土見は高台の畳つきだけですので、確かにはいいかねますが、灰色の堅緻な土で、半磁胎とうべきかもしれません。土色が冴えませんので、この上に白化粧をしたらしいです。釉面の所々に釉めくれが見えるのは、化粧土が弱くて、膚から剥離したからである.また高台の指あとが、化粧が薄れて、ねずみ色になっていること、内面側壁に、三角状の化粧切れのあとがあることなどから、化粧がけをしたことがうかがえます。
作りは半筒状で、いくぶん開きぎみ、高台はかなり高いですが、大きさも並みはずれていますので、どっしりと安定しています。碗形は、上から見ますと、ひどくゆがんでいますが、火がきつくてそうなったとは思えません。この茶碗を掌にとりますと、たいへん抱き心地がよく、それは、どうもこのゆがみの加減から来るらしいです。そんなことから、私は、これは初めから茶碗に生まれたものではないか、つまり日本からの注文で、作られたものだろうと思っています。安南染め付けの呉須は、中国のように精錬されていませんので、発色が黒く、ときに鉄砂を吹きます。

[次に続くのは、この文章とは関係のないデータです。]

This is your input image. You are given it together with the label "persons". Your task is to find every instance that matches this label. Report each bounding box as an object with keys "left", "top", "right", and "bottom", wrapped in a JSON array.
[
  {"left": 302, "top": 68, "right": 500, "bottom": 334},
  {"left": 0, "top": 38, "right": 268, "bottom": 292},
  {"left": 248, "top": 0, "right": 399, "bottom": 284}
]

そして、上にかかる水釉も弱いですので、染め付けが安定せず、やたらと流れにじみます。ちょうど、絞り染めの模様のように見えますので、絞り手という名称が生まれたわけです。この茶碗もごたぶんにもれず、みごとな絞り手になっています。紋様は、外側では片面にトンポを二匹~もっとも先の一匹は、羽根の呉須が濃く、胴が中断して、まるで蝶のように見える~その反面に、やはり蝶のようなトンボー匹と、小さく便化したトンポ五・六匹の雁行が描かれます。内壁は素紋ですが、見込み中央には、秋草のような簡素な模様があります。そして内外ともに、口縁下と最下縁を、染め付けの線でくくっています。同様に、高台のつけ根と順にも線をめぐらし、それらの線が、この茶碗を引き締めることになっています。
写真でもわかるように、茶碗の膚はかなり黄ばんでいます。これは化粧土も上釉も、ともに精良でないためだがヽそれがヽかえっで暗い染め付けの色と、よく調和しています。普通安南のこの手の茶碗は、高台内を鉄砂で塗りつぶすものですのに、この茶碗にはそれがありません。茶人は鉄砂びきのないのを良しとしましたから、その意味でも、これは第一等の茶碗といえましょう。
安南の茶碗は、南海貿易の栄えた桃山末から江戸の初めにかけて、輸入されたといわれますが、手ごろな形といい、柔らかい、砕けた紋様の調子といい、おそらく日本注文の特製品だったのでしょう。
この茶碗は、もと名古屋の岡谷家の蔵で、二十日月という銘がついています。銘のいわれはつまびらかでありません。